Member of Technical Staff - Image / Video Data Engineer
Black Forest Labs
IT, Data Science
United States · Germany · Remote
Posted on Oct 10, 2024
Black Forest Labs is a cutting-edge startup pioneering generative image and video models. Our team, which invented Stable Diffusion, Stable Video Diffusion, and FLUX.1, is currently looking for a strong candidate to join us in developing large-scale data pipelines for training frontier models.
Role:
- Develop and maintain scalable infrastructure for large-scale image and video data acquisition
- Manage and coordinate data transfers from various licensing partners
- Implement and deploy state-of-the-art ML models for data cleaning, processing, and preparation
- Implement scalable and efficient tools to visualize, cluster, and deeply understand the data
- Optimize and parallelize data processing workflows to handle billion-scale datasets efficiently
- Ensure data quality, diversity, and proper annotation (including captioning) for training readiness
- Getting training data from alternative sources such as user preferences into trainable format
- Work closely in the model development loop to update data as necessitated by the training trajectory
Ideal Experiences:
- Proficiency in Python and various file systems for data intensive manipulation and analysis
- Familiarity with cloud computing platforms (AWS, GCP, or Azure) and Slurm/HPC environments for distributed data processing
- Experience with image and video processing libraries (e.g., OpenCV, FFmpeg)
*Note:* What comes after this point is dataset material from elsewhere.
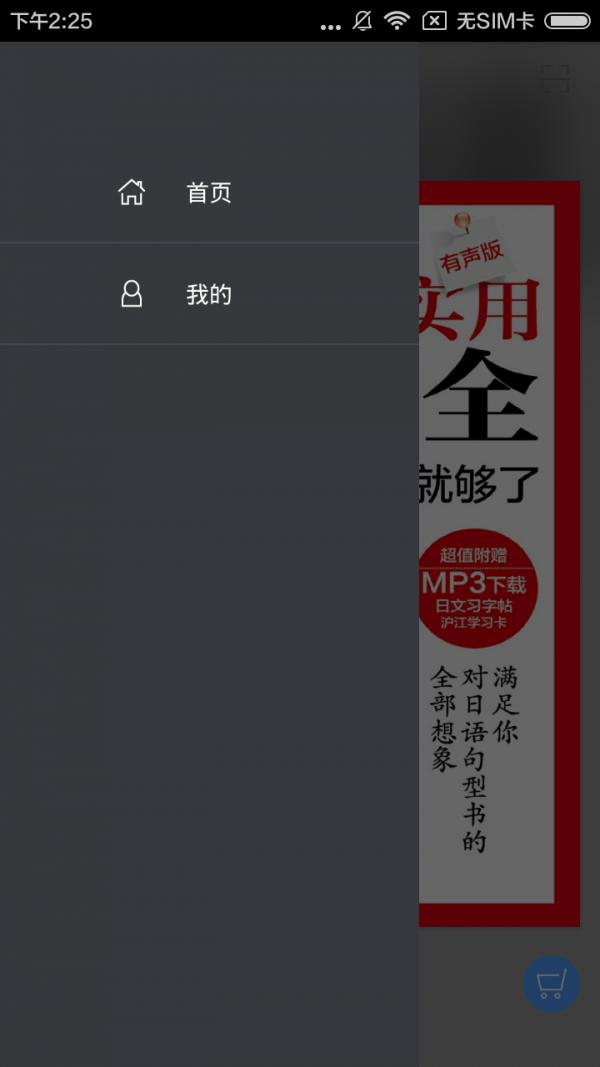 日语实用句型大全软件截图1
- Demonstrated ability to optimize and parallelize data processing workflows across CPUs and GPUs
- Familiarity with data annotation and captioning processes for ML training datasets
- Knowledge of machine learning techniques for data cleaning and preprocessing
Nice to have:
- Background or keen interest in developing large-scale data acquisition systems
- Experience with natural language processing for image/video captioning
- Experience with data deduplication techniques at scale
- Experience with big data processing frameworks (e.g., Apache Spark, Hadoop)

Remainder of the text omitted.